Sobre presidentes
Em Ponta Delgada ia sempre a pé para o hospital. Descia do meu sótão, posto de vigia da rua António José de Almeida, sempre ladrilhada e húmida, passava pela florista do rés-do-chão com um sorriso calmo e subia os vinte metros que me faltavam, sempre, para a Machado dos Santos. Ia por ela fora, todos os dias, perto das nove horas. Quando desaguava os passos no campo de São Francisco, antes de ver o mar, o coreto, o hospital, vi muitas vezes o Dr. Mota Amaral a encaminhar-se, austero mas simpático, para as suas orações matinais à sombra tutelar do Santo Cristo.
Mota Amaral saudava sempre. Era simpático. As pessoas gostavam dele, mesmo os que lhe chamavam, num chasco quase surdo, João Bosco.
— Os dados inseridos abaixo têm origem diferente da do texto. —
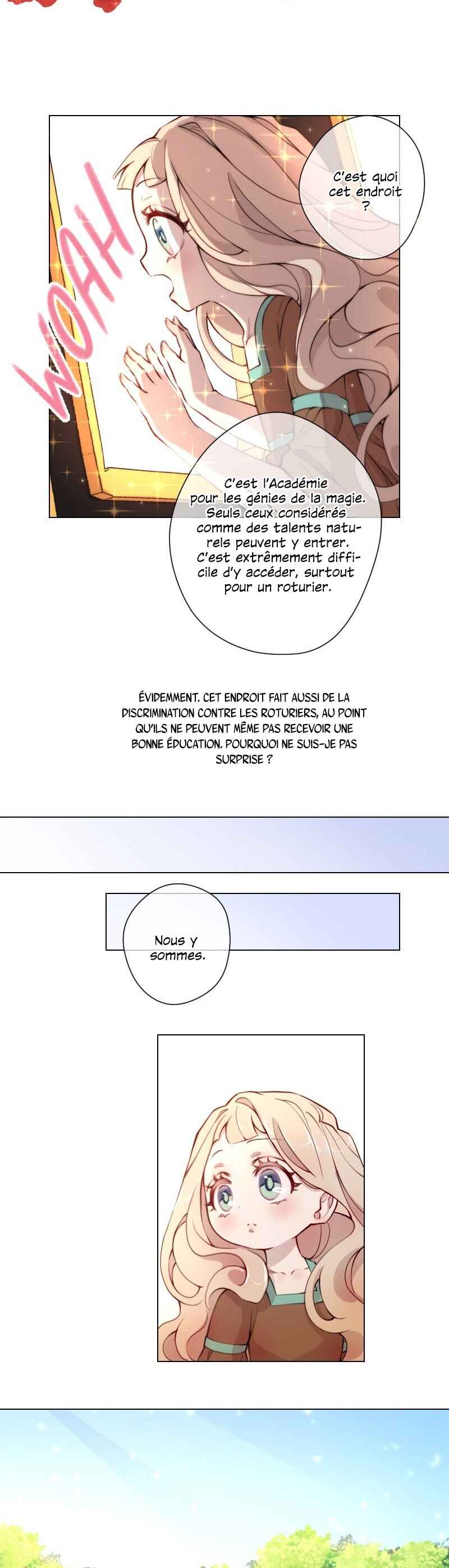 WOAH

C'est quoi cet endroit ?

C'est l'Académie pour les génies de la magie. Seuls ceux considérés comme des talents naturels peuvent y entrer. C'est extrêmement difficile d'y accéder, surtout pour un roturier.

ÉVIDEMMENT. CET ENDROIT FAIT AUSSI DE LA DISCRIMINATION CONTRE LES ROTURIERS, AU POINT QU'ILS NE PEUVENT MÊME PAS RECEVOIR UNE BONNE ÉDUCATION. POURQUOI NE SUIS-JE PAS SURPRISE ?

Nous y sommes.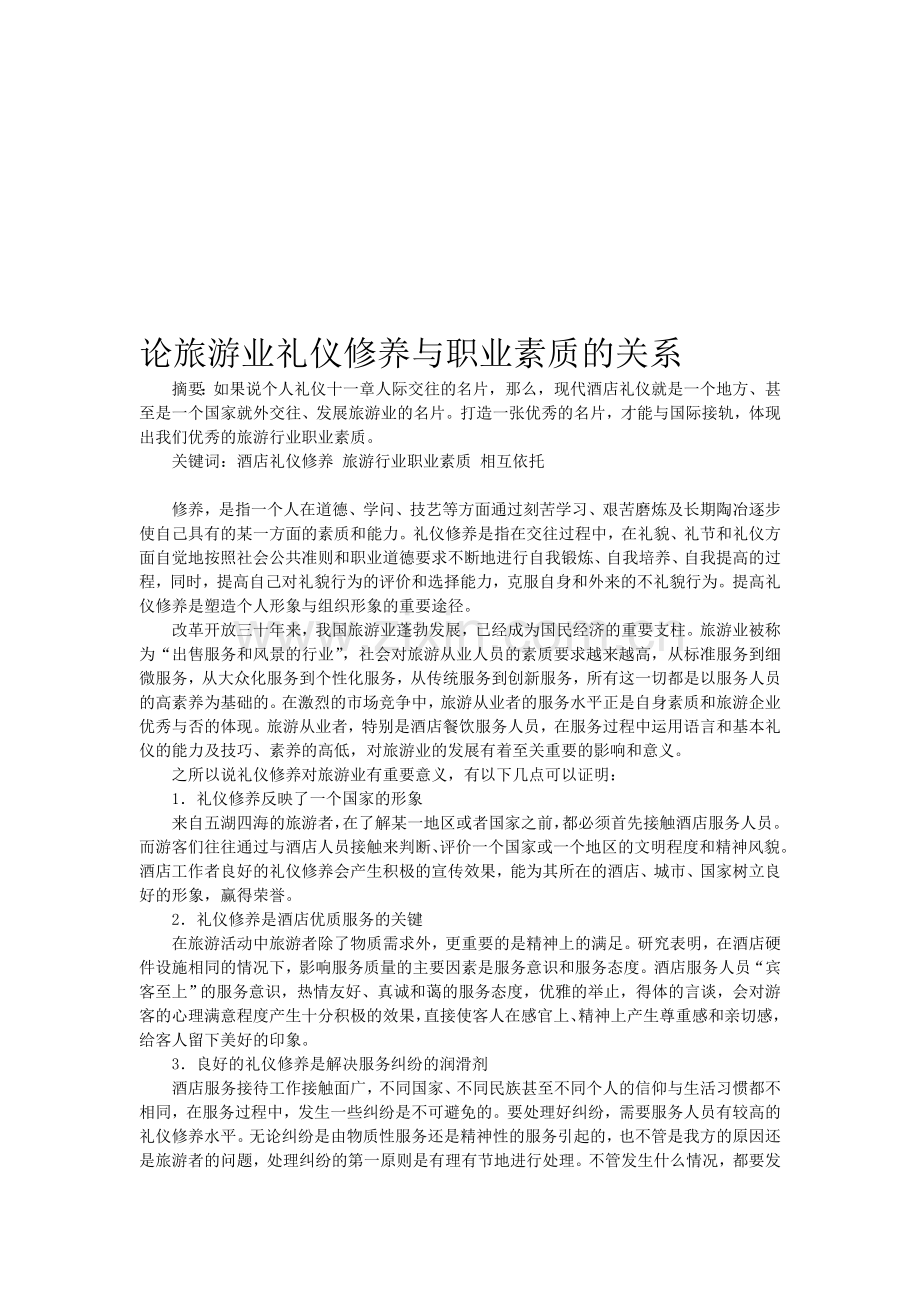 论旅游业礼仪修养与职业素质的关系

摘要:如果说个人礼仪十一章人际交往的名片，那么，现代酒店礼仪就是一个地方、甚至是一个国家就外交往、发展旅游业的名片。打造一张优秀的名片，才能与国际接轨，体现出我们优秀的旅游行业职业素质。

关键词：酒店礼仪修养 旅游行业职业素质 相互依托

修养，是指一个人在道德、学问、技艺等方面通过刻苦学习、艰苦磨炼及长期陶冶逐步使自己具有的某一方面的素质和能力。礼仪修养是指在交往过程中，在礼貌、礼节和礼仪方面自觉地按照社会公共准则和职业道德要求不断地进行自我锻炼、自我培养、自我提高的过程，同时，提高自己对礼貌行为的评价和选择能力，克服自身和外来的不礼貌行为。提高礼仪修养是塑造个人形象与组织形象的重要途径。

改革开放三十年来，我国旅游业蓬勃发展，已经成为国民经济的重要支柱。旅游业被称为“出售服务和风景的行业”，社会对旅游从业人员的素质要求越来越高，从标准服务到细微服务，从大众化服务到个性化服务，从传统服务到创新服务，所有这一切都是以服务人员的高素养为基础的。在激烈的市场竞争中，旅游从业者的服务水平正是自身素质和旅游企业优秀与否的体现。旅游从业者，特别是酒店餐饮服务人员，在服务过程中运用语言和基本礼仪的能力及技巧、素养的高低，对旅游业的发展有着至关重要的影响和意义。

之所以说礼仪修养对旅游业有重要意义，有以下几点可以证明：

1.礼仪修养反映了一个国家的形象

来自五湖四海的旅游者，在了解某一地区或者国家之前，都必须首先接触酒店服务人员。而游客们往往通过与酒店人员接触来判断、评价一个国家或一个地区的文明程度和精神风貌。酒店工作者良好的礼仪修养会产生积极的宣传效果，能为其所在的酒店、城市、国家树立良好的形象，赢得荣誉。

2.礼仪修养是酒店优质服务的关键

在旅游活动中旅游者除了物质需求外，更重要的是精神上的满足。研究表明，在酒店硬件设施相同的情况下，影响服务质量的主要因素是服务意识和服务态度。酒店服务人员“宾客至上”的服务意识，热情友好、真诚和蔼的服务态度，优雅的举止，得体的言谈，会对游客的心理满意程度产生十分积极的效果，直接使客人在感官上、精神上产生尊重感和亲切感，给客人留下美好的印象。

3.良好的礼仪修养是解决服务纠纷的润滑剂

酒店服务接待工作接触面广，不同国家、不同民族甚至不同个人的信仰与生活习惯都不相同，在服务过程中，发生一些纠纷是不可避免的。要处理好纠纷，需要服务人员有较高的礼仪修养水平。无论纠纷是由物质性服务还是精神性的服务引起的，也不管是我方的原因还是旅游者的问题，处理纠纷的第一原则是有理有节地进行处理。不管发生什么情况，都要发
Alguns separatistas antigos, alguns aparelhistas locais menos felizes, não sei.
Vivi, atento, a campanha eleitoral das eleições regionais, aquelas em que se candidatou, pelo PS, Martins Goulart, irmão do outro Goulart que me ensinou a meter cateteres venosos centrais. Há-de estar na Horta, era de lá.
Mota Amaral referia-se a Goulart como "esse cetáceo que aí veio", aludindo à formação académica, feita nos Estados Unidos, do seu adversário político. Mas fazia-o, sempre, com respeito. Sem ranger de dentes.
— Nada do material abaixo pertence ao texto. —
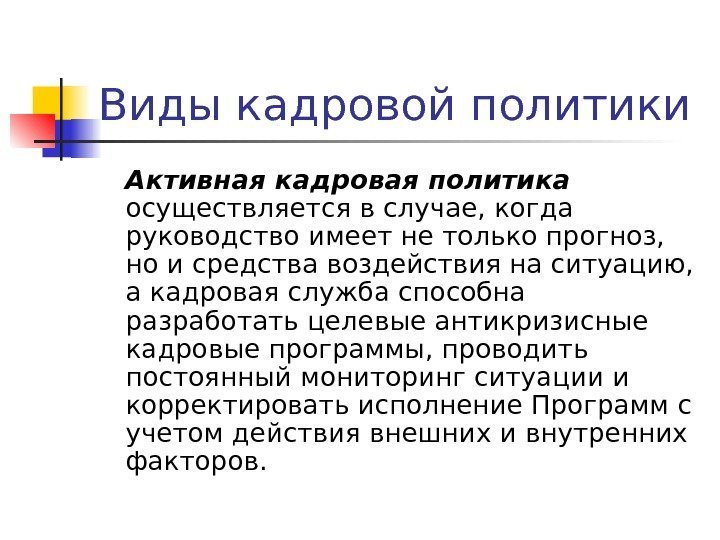 Виды кадровой политики

Активная кадровая политика осуществляется в случае, когда руководство имеет не только прогноз, но и средства воздействия на ситуацию, а кадровая служба способна разработать целевые антикризисные кадровые программы, проводить постоянный мониторинг ситуации и корректировать исполнение Программ с учетом действия внешних и внутренних факторов.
Nessa campanha, não se rasgou um cartaz nas ruas de Ponta Delgada. Provavelmente antecipando, já, o advento de Carlos César, (ad)ventos de mudança.
Mesmo assim. Parecia no fim dum tempo, São Miguel. E via-se ali a civilidade de quem se empresta à mudança por dela ter vontade. Ou porque tinha de ser. E há-de ser assim quando a mudança se impuser, de novo, se calhar.
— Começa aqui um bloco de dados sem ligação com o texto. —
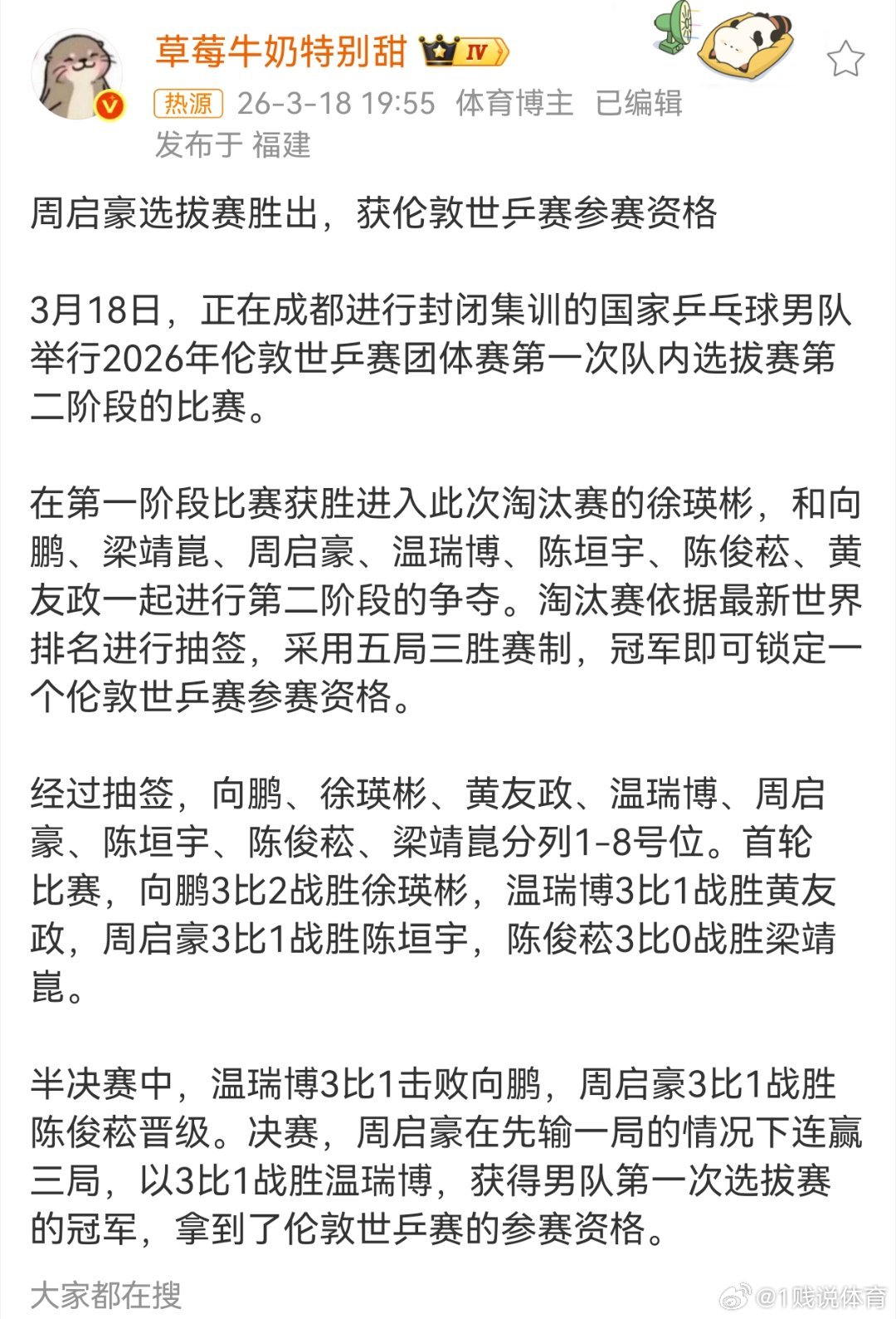 草莓牛奶特别甜 IV

热源 26-3-18 19:55 体育博主 已编辑
发布于 福建

周启豪选拔赛胜出，获伦敦世乒赛参赛资格

3月18日，正在成都进行封闭集训的国家乒乓球男队举行2026年伦敦世乒赛团体赛第一次队内选拔赛第二阶段的比赛。

在第一阶段比赛获胜进入此次淘汰赛的徐瑛彬，和向鹏、梁靖崑、周启豪、温瑞博、陈垣宇、陈俊菘、黄友政一起进行第二阶段的争夺。淘汰赛依据最新世界排名进行抽签，采用五局三胜赛制，冠军即可锁定一个伦敦世乒赛参赛资格。

经过抽签，向鹏、徐瑛彬、黄友政、温瑞博、周启豪、陈垣宇、陈俊菘、梁靖崑分列1-8号位。首轮比赛，向鹏3比2战胜徐瑛彬，温瑞博3比1战胜黄友政，周启豪3比1战胜陈垣宇，陈俊菘3比0战胜梁靖崑。

半决赛中，温瑞博3比1击败向鹏，周启豪3比1战胜陈俊菘晋级。决赛，周启豪在先输一局的情况下连赢三局，以3比1战胜温瑞博，获得男队第一次选拔赛的冠军，拿到了伦敦世乒赛的参赛资格。

大家都在搜

@1贱说体育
Sei que os Açores não são a Madeira, ainda bem. Há ilhas e monturos vendáveis. Sei que Mota Amaral não foi, nem será nunca, um Jardim prepotente de sebo maninho.
E sei que foi nesse tempo que vi ao perto, pela primeira vez, um Presidente da República. E que ele me saudou, educadamente, como fazia aos outros todos que lhe cruzavam o caminho devoto. Consta que, depois das orações, ia nadar para a Calheta, nunca o vi lá. Mas dizia-se isto, calmamente, como se entoam as normalidades, mesmo as superiores.
Não sei se me fiz entender, mas talvez não. Acontece-me muito, culpa minha.
(a fotografia, mal tirada, é do meu quintal; trouxe os Açores comigo e fiquei lá, um bocadinho de ambas as parvoíces).